──────── FRAGMENTO DEL DOCUMENTO ────────

Ya tenemos a septiembre, con “p” o sin “p”, y si me gusta este mes es por el aroma a alcanfor que comienza a desprender en sus últimos días, o sea, cuando a la vuelta de una esquina, esencialmente las situadas en los aledaños de la Acera de la Marina malagueña, la brisa da paso a un estornudo que nos comunica que la canícula ha terminado y que hay que echar mano a una ropa de más abrigo y que algunos conservadores la tienen alcanforada.
El estornudo es fuente de virus y, lo que son las cosas, cada vez que yo suelto tres o cuatro de ellos seguidos me quedo en la gloria porque mi torpe mollera se despeja; ahora bien, como mis estornudos aparecen de forma acelerada no me da tiempo a colocarme el pañuelo, más aún, si me lo colocara y abortara el estallido del atchís tengo la sensación de que me estallarían la sesera.
Nos dicen los expertos en estornudos que hay que efectuarlo a una distancia mayor de un metro de la persona que tenemos frente a nosotros, por lo que sería conveniente que a partir de hoy llevemos una cinta métrica para situar al otro u otra en esa distancia preventiva por la que cualquier virus pueda pasar de largo o perder parte de su virulencia.

──────── EXTRACTOS DEL CONJUNTO ────────

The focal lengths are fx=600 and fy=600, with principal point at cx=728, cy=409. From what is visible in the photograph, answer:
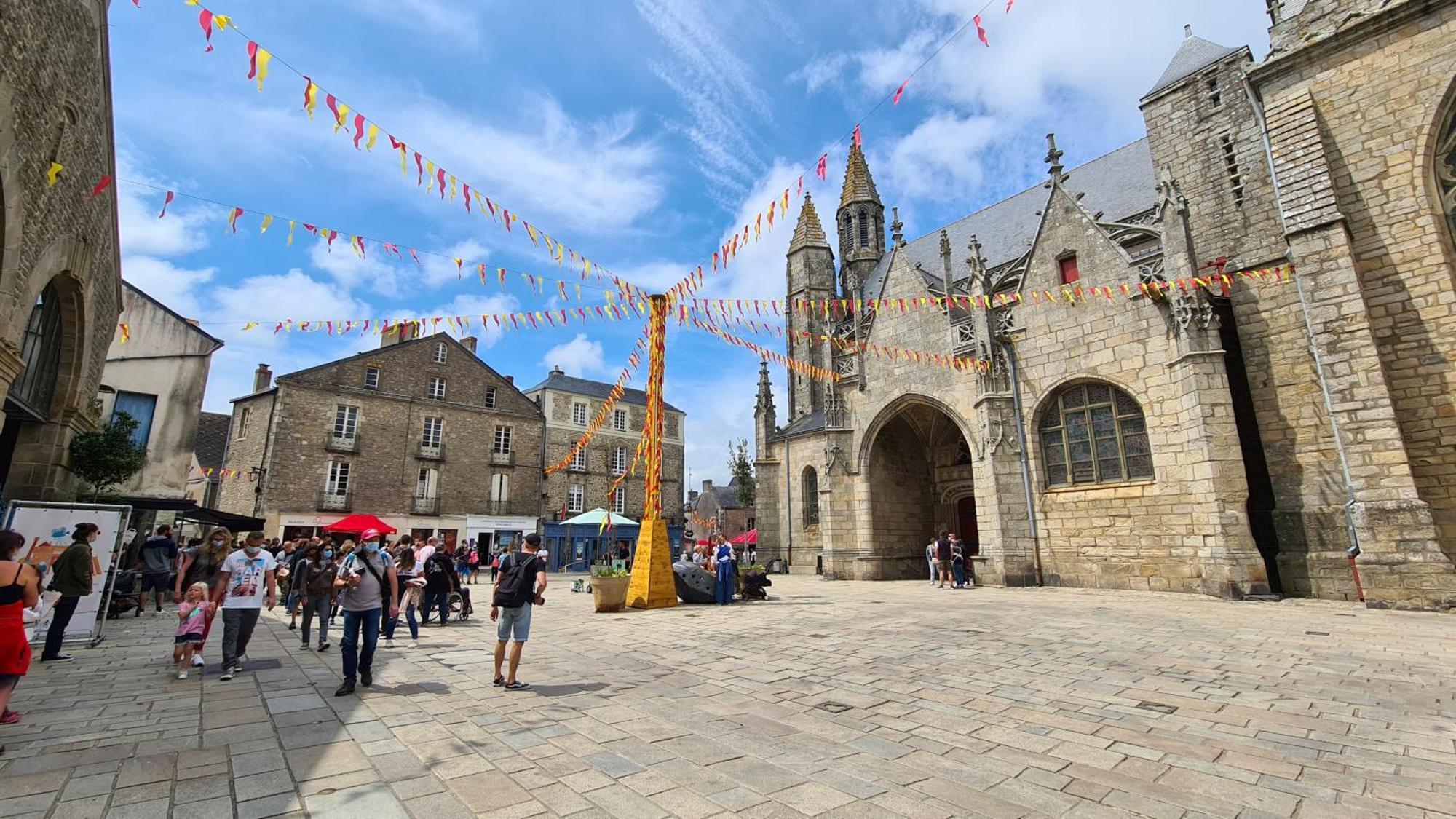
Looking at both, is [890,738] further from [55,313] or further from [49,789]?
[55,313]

────────
──────── EXTRACTOS DEL CONJUNTO ────────

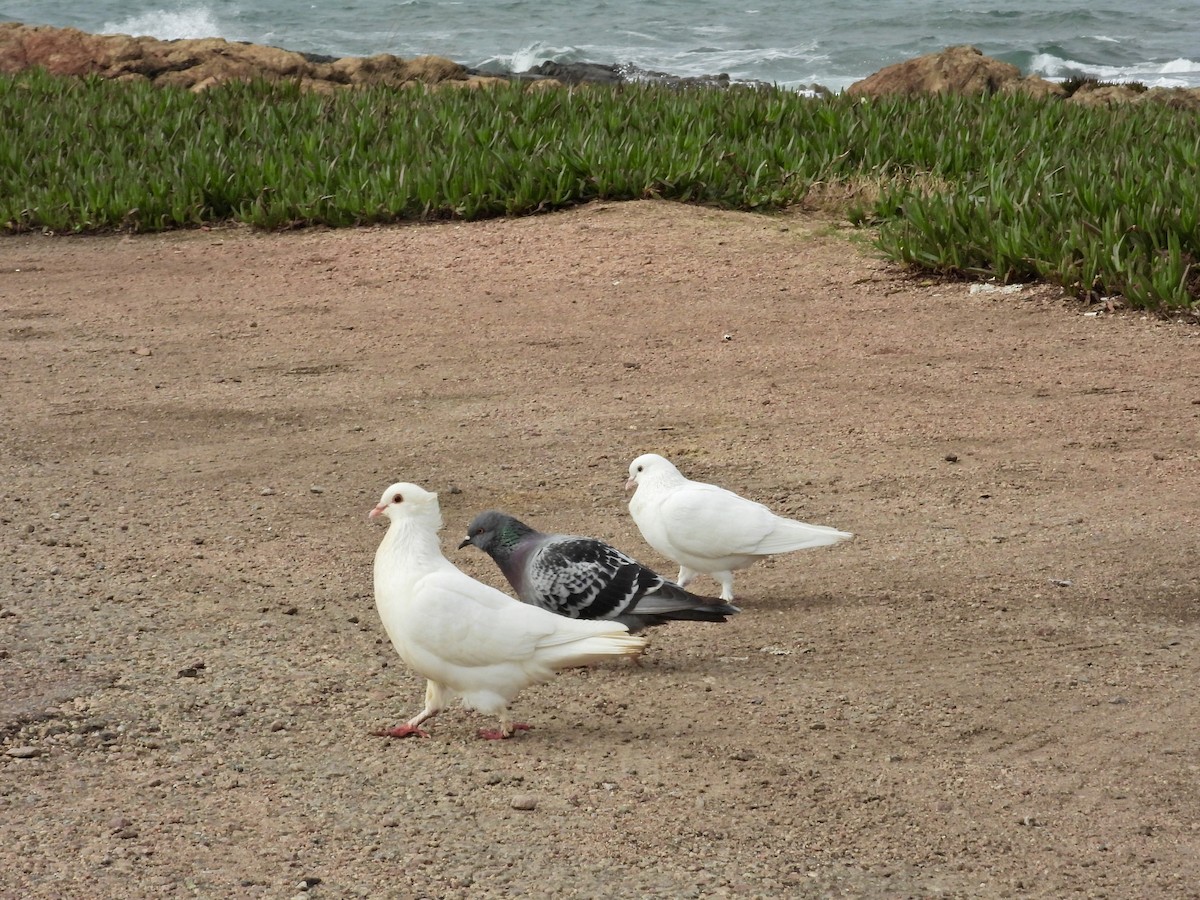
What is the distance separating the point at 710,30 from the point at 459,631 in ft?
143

────────
──────── EXTRACTOS DEL CONJUNTO ────────

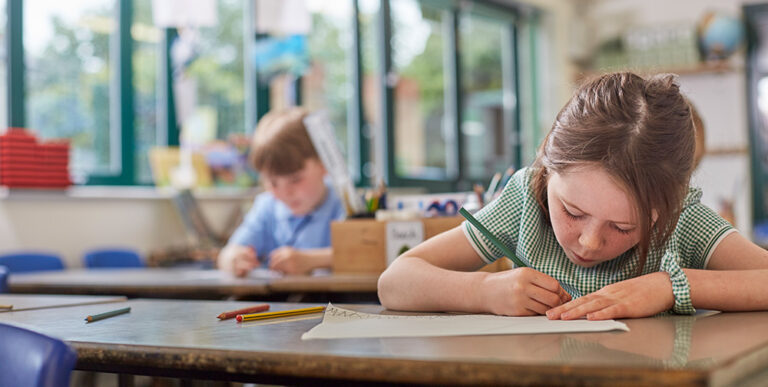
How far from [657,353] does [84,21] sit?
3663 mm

────────

**SERIE DE EJERCICIOS:**
[1] En el texto sobre los estornudos, ¿a qué distancia de la persona que está enfrente recomiendan los expertos estornudar?
[2] Prolonga el texto sobre los estornudos a partir de su última oración.
Los ítems son material independiente del texto sobre los estornudos.

**RESPUESTAS POR TAREA:**
[1] A una distancia mayor de un metro.

[2]
Y aunque todavía nos queda pasar el veranillo del membrillo y de la llamada mosca cojonera, esa que te trinca a la vuelta de la primera esquina y ya no te deja hasta bien entrada la tardenoche, estamos deseando que el calor dé paso a la suave brisa y al leve fresco, acompañantes majestuosos para tomar un rico pampero y hablar de temas trascendentales, entendiendo por trascendencia ese estadio de la vida que desconoces, pero que intuyes puede encontrarse en la plaza de asombro, a poco que permitas que el asombro, el amor, sea tu señor y acompañante.
Si pudieras acompañarme te señalaría uno de los lugares donde el asombro asoma su milagro.